Il promotore immobiliare cinese Evergrande ha chiesto ad un tribunale Usa di poter accedere alle garanzie offerte dalla "chapter 15" (procedura del diritto fallimentare statunitense) in modo da proteggersi dalle azioni legali dei creditori e, allo stesso tempo, presentare una ristrutturazione del debito che, nel suo complesso, ha superato i 300 miliardi di dollari. La ristrutturazione del debito offshore ammonta invece a circa 32 miliardi di dollari e comprende obbligazioni, garanzie e obblighi di riacquisto. Un incontro con i creditori per discutere di una proposta di ristrutturazione è previsto a breve.
Perché la notizia fa scalpore? Perché Evergrande, dopo aver rappresentato per la Cina uno dei principali simboli di ciò che sembrava essere uno sviluppo economico inarrestabile e senza fine, adesso sta diventando il simbolo delle difficoltà economiche di quel Paese.
La "bolla" del settore immobiliare cinese non è esplosa adesso, all'improvviso. È da almeno un paio d'anni che le società del settore, Evergrande in testa, sono in difficoltà, con un sempre crescente numero di aziende che non riescono a vendere gli edifici in costruzione, i cui lavori sono adesso fermi, e non riescono a onorare prestiti bancari e obbligazioni.
In tutto il mondo il settore immobiliare è una cartina di tornasole dell'economia, per quanto è interconnesso con altri settori dell'economia. Infatti per costruire un edificio e consegnarlo chiavi in mano non bastano solo cemento o calce e mattoni.

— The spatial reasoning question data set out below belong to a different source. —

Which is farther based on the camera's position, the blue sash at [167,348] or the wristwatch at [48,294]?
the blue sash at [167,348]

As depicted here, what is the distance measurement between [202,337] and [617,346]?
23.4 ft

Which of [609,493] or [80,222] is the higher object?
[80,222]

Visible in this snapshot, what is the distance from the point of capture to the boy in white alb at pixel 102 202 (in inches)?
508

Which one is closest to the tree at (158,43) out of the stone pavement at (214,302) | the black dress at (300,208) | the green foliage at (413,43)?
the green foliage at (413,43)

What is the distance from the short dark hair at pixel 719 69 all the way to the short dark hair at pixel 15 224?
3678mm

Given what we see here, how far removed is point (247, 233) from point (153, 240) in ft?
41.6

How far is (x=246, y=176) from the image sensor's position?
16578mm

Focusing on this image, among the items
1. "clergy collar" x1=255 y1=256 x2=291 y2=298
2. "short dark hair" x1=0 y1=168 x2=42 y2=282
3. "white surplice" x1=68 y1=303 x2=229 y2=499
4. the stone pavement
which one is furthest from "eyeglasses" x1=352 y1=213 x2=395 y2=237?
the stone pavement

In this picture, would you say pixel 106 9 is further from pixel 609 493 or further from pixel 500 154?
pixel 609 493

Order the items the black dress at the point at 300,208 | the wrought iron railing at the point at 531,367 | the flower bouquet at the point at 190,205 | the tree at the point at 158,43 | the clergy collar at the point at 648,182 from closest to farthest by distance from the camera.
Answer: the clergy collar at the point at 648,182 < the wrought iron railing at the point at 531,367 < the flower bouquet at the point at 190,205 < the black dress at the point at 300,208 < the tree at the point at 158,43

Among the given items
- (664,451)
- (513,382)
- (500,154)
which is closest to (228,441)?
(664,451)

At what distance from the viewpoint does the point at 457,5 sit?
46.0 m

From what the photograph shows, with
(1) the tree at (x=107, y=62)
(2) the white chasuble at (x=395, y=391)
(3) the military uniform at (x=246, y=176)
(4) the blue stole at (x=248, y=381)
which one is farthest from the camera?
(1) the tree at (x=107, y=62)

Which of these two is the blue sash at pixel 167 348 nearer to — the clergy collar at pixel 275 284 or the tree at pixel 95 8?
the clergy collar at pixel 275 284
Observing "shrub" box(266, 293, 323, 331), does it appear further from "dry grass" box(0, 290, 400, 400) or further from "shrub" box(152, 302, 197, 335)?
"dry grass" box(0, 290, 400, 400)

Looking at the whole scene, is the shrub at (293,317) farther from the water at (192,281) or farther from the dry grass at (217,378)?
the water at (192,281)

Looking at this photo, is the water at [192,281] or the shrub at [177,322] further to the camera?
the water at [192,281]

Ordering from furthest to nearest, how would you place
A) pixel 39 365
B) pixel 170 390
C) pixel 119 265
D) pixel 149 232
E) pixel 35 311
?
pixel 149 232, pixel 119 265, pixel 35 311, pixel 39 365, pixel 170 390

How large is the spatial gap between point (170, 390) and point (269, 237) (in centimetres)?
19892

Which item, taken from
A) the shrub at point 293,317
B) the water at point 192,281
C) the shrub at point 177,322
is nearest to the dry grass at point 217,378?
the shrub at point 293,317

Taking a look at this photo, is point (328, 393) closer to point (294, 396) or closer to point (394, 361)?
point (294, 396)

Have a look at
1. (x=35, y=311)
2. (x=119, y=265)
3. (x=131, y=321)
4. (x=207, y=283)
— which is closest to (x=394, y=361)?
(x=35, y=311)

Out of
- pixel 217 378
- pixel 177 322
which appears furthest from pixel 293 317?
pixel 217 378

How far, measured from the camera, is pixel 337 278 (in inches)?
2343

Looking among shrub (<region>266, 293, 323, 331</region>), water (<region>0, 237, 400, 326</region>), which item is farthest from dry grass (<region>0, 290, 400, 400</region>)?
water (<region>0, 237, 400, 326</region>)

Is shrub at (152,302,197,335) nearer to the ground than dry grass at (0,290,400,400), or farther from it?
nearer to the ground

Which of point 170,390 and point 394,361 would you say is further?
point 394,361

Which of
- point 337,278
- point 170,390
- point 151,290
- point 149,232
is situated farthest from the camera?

La Cina aveva previsto per il 2023 una crescita del Pil del 5%. Adesso la previsione è scesa al 4,7%... ma visto quanto sta accadendo non è detto che vi sia un ulteriore calo. Tali valori, per le economie occidentali, sono da considerarsi comunque ottimi. Per la Cina, invece, si tratta di una diminuzione della crescita del 50% e più rispetto al passato, quando il Pil correva a doppia cifra.
Inoltre la crisi del settore immobiliare cinese interessa anche gli investimenti non solo del settore bancario e dei piccoli azionisti, ma anche quello di molte grandi aziende, in alcuni casi neppure tanto floride, che vedono così scomparire oltre ai loro investimenti anche le loro garanzie a supporto della loro attività principale.
Un esempio su tutti è quello di Suning, di cui Zhang Jindong (proprietario dell'Inter) è tra i principali azionisti. Nel 2017 Zhang aveva anticipato ad Evergrande circa 2,6 miliardi di euro, sottoscrivendo azioni destinate alla quotazione in borsa, immaginando i futuro copiosi dividendi. Una promessa che Evergrande ha fatto a molte altre aziende cinesi, tanto da aver raccolto circa 16,65 miliardi di euro. La promessa comprendeva anche che tali investimenti sarebbero stati ripagati entro marzo 2021. Inutile aggiungere che nessuno abbia ancora rivisto quei soldi.
Come si può comprendere, la crisi del settore immobiliare cinese può essere una possibile bomba a orologeria che, nel caso dovesse deflagrare, causerebbe una reazione a catena le cui conseguenze potrebbero essere imprevedibili. Della Cina rurale che poco o nulla ha goduto dello sviluppo e del benessere degli ultimi anni, Pechino non ha di che preoccuparsi. Al contrario, della Cina delle grandi città che invece ha visto cambiare radicalmente, in meglio, le proprie condizioni e il proprio stile di vita, Pechino avrebbe di che preoccuparsi nel caso di una grave crisi economica.
E in uno scenario del genere, le ipotesi su come il governo potrebbe reagire non lasciano tranquilli. Infatti, guardando al passato, dittature come la Cina scelgono anche la strada militare per evitare la protesta interna. Xi Jinping potrebbe così decidere di invadere Taiwan per combattere con il nazionalismo le rivendicazioni economiche dei cinesi. È già accaduto in passato, ad esempio in Argentina con le "Maldive", e non sarebbe certo una novità.
Per questo la crisi immobiliare cinese deve preoccuparci e non poco.